Он жил один, но вскоре ожидался приход его подруги. Я спросил, не ей ли его хозяйство обязано таким завидным порядком. Оказалось, нет – хозяйничать его научила мама, объяснившая, что это вернейший способ против непродуманной женитьбы, диктующейся соображениями уюта. Больше вопросов у меня не было, спорить тоже не приходилось – ответ оставалось запомнить и принять к сведению.
Так моя поездка в городок биологов закончилась встречей с действительно интересным человеком, несомненным специалистом по науке о жизни – способе существования белковых тел.
На сей раз остерегаться надо подражания не Бунину, а Флоберу, Гоголю, Зощенко. В частности – соблазна заговорить в третьем лице: “Григорий Иванович шумно вздохнул, вытер подбородок рукавом и начал рассказывать: «Я, братцы мои…»”
Для виньетиста такое алиби – недоступная роскошь. Подобно гладиатору, акробату, каскадеру, наконец, врачу, прививающему себе новую вакцину, он ставит на кон собственное “я”.
Правда, писать никто не заставляет. Как никто в свое время не заставлял и делать то, о чем теперь непонятно, писать ли.
Ответственность за все такое принято сваливать на природу, биологию, животное наше начало.

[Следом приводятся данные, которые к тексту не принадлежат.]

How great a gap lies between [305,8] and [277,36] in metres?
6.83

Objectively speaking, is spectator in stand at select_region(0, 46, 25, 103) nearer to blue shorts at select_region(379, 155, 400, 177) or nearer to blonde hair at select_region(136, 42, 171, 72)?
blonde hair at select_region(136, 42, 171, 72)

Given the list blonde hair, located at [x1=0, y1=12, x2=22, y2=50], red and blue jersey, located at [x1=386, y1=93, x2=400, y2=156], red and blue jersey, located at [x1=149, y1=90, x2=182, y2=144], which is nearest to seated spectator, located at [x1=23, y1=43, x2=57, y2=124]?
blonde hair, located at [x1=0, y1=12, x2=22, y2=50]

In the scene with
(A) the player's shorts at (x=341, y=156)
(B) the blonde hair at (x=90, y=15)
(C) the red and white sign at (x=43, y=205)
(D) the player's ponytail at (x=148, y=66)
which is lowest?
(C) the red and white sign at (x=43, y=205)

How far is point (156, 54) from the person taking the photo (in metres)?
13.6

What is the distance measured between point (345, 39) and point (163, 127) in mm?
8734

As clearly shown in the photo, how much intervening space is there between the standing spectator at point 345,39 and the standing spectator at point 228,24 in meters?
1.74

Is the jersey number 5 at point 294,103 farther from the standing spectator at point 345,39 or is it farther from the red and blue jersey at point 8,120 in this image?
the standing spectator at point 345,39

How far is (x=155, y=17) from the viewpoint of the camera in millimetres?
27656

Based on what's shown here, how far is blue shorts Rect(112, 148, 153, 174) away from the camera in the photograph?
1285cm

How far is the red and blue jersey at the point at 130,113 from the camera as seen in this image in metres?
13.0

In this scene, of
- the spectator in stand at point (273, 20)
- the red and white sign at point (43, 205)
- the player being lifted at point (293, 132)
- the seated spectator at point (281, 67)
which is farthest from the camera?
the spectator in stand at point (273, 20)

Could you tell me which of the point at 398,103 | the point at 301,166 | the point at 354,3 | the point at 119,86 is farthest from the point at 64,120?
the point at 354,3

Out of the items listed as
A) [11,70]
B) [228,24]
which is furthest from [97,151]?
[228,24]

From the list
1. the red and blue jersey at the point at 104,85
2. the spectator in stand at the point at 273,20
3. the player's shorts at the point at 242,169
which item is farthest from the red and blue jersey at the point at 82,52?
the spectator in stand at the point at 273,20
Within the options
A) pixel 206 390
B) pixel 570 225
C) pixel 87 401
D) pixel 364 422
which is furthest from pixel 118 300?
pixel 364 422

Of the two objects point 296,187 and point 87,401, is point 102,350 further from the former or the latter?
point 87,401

Но чаще виновата не природа, а культура. И уж точно в данном случае, поскольку биология-то как раз подвела. Не животные инстинкты, а сюжетные стереотипы подсказали мне сорок лет назад этот сценарий, поначалу незамысловатый, но постепенно развивший пышные формы; тот же повествовательный зуд толкает сегодня его записать.
Флобер помянут не всуе. Имеется в виду знаменитый параллельный монтаж ухаживаний Родольфа за Эммой и речей на открытии сельскохозяйственной выставки. Я всегда помнил эту сцену – и, оказывается, неправильно, сейчас специально проверил. У Флобера герои любезничают, уединившись на пустынном втором этаже мэрии и наблюдая оттуда за церемонией, происходящей на первом. Я же подсознательно дожал эффект: в моей версии они предавались уже собственно сексу в гостиничном номере, куда через окно доносились с площади голоса ораторов. Сначала ли я мысленно улучшил Флобера, а потом на деле разыграл нечто подобное, или наоборот, не уверен, но рассказать историю тем занятнее.